GELECEĞİN TIP TEKNOLOJİSİ

Gerçekten de tıp teknolojisi hızla ilerliyor. Sağlığın geleceği nereye gidiyor? Günümüzde tıp teknolojisinde ne gibi tedaviler var?

İlk olarak kişiselleştirilmiş tıp. Dijital hastaneler yani hastasız hastaneler. Bu ne demek? Hastanın veya insanın sağlığını uzaktan yönetebilmek; yani insan hasta olmadan önce sağlık verilerinin uzaktan idare edilmesiyle gerekli önlemleri alarak insanın hasta olmamasını sağlamak. Kişiselleştirilmiş tıp dediğimiz şey yani mobil cihazlar, mobil aplikasyonlar hayatımızın her tarafında. Kolumuzdaki saatten, elimizdeki cep telefona, yaşlımız gencimiz, mobil sağlık aplikasyonunu kullanıyoruz. 27 yıldır sağlık sektöründe olan biri olarak görüyorum ki insan, en iyi kendi sağlığını veya yakınındaki bireylerin sağlığını yönetebiliyor. Çünkü siz bir uzman doktora gittiğiniz zaman sonuçta bir muayene süreniz var ve bu sürede size sorduğu sorularla sizi iyi analiz etmeye çalışıyor. Halbuki sizde bir sürü birikmiş bilgi var. Dolayısıyla mobil aplikasyonlar, nanosensör cihazlar, uzaktan sağlığın ve sağlıkla ilgili kriterlerin uzaktan izlenmesi, dijital ikiz dediğimiz similasyonun yaratılması veya çok ileri teknoloji tıbbi cihazlarla hastalıkların çok erken safhalarda yakalanmasıyla hastalık ilerlemeden teşhisin konması mümkün olacak.

KİŞİSELLEŞTİRİLMİŞ TIP VE UZAKTAN HASTA KONTROLÜ

Mesela uzaktan hastalık kontrolünde bugün neler oluyor, yarın neler olabilecek?

Mesela kronik hastalıklar bugün dünyada sağlık ekonomisini en çok zorlayan şey. Çünkü dünya nüfusu yaşlanıyor. Kronik hastalıklar daha fazla öne çıkıyor. Dolayısıyla kronik hastalıkların uzaktan takibi gün geçtikçe önem kazanıyor. Kronik hastalıkların ilerledikten sonraki tedavisi hükümetlere veya sağlık sistemine daha fazla ekonomik yük getiriyor. Birincisi bu. İkincisi, teknolojik tarafta insanı psikolojik olarak zorlayan birtakım şeylerin daha kolaylaştırılması; hasta, kullanıcı doktor ve teknisyen açısından kolaylaştırılması öne çıkıyor. Daha somut bir örnek vermek gerekirse 40 yaşından sonra her kadının yılda 1 kere mutlaka bir mamografi kontrolü yaptırması gerekiyor sağlık açısından. Çünkü dünya nüfusunda 8’de 1 oranında meme kanseri özellikle kadınlarda en sık görülen kanser türü. Mamografi kontrolünde kadınları en zorlayan şey “acaba kompresyon sırasında canım yanacak mı” duygusu. Çünkü kompresyonu sonuçta başka bir kişi yapıyor ve kontrol sizin elinizde değil. Ne oluyor? İleri teknoloji firmaları bunu önleyici cihazlar çıkarıyor. Örneğin; kompresyonu hastanın kendi yapabileceği, kumandayı kadının eline verebileceğiniz cihazlar ortaya çıktı. Bugün ülkemizde de birçok hastanede bu tür mamografi cihazları kullanılmaya başladı.

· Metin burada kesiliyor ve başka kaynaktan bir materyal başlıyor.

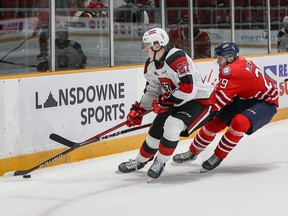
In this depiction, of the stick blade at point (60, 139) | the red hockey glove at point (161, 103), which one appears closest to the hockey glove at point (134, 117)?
the red hockey glove at point (161, 103)

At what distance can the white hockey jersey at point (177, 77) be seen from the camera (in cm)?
495

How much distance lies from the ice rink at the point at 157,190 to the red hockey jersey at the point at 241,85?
50 cm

Görüntüleme cihazı olan MR’da da hasta, tünelin içine yatıyor ve uzun süreli çekimler yapılıyor. Bu özellikle klostrofobik bir kişide sıkıntılar yaratabiliyor. Bunu önlemek için bugün battaniye gibi hafif, bir kumaş ağırlığında sistemler çıktı. Hasta yatıyor, onu üstüne örtüyorsunuz, dolayısıyla hasta hiçbir psikolojik sıkıntıya girmeden, konforlu bir şekilde MR çekimini tamamlayabiliyor. Yine kontrast maddenin en az oranda verildiği, kalp atım hızının ilaçla düşürülmesine gerek kalmadığı tomografi cihazları icat ediliyor. Tek kalp atımında koroner anjiyo çekimi yapabilecek bilgisayarlı tomografi cihazları çıkıyor. Bir radyoloğun günde yüzlerce akciğer röntgenini raporlamasına gerek kalmayacak teknolojiler de var. Akıllı bir röntgen cihazı ile akciğer röntgeni çekildikten sonra cihaz, normal veya normal değil diye akciğer röntgenlerini kendisi ayırıyor ve normal olmayanı otomatik ölçeklendirerek radyoloğun önüne gönderebiliyor.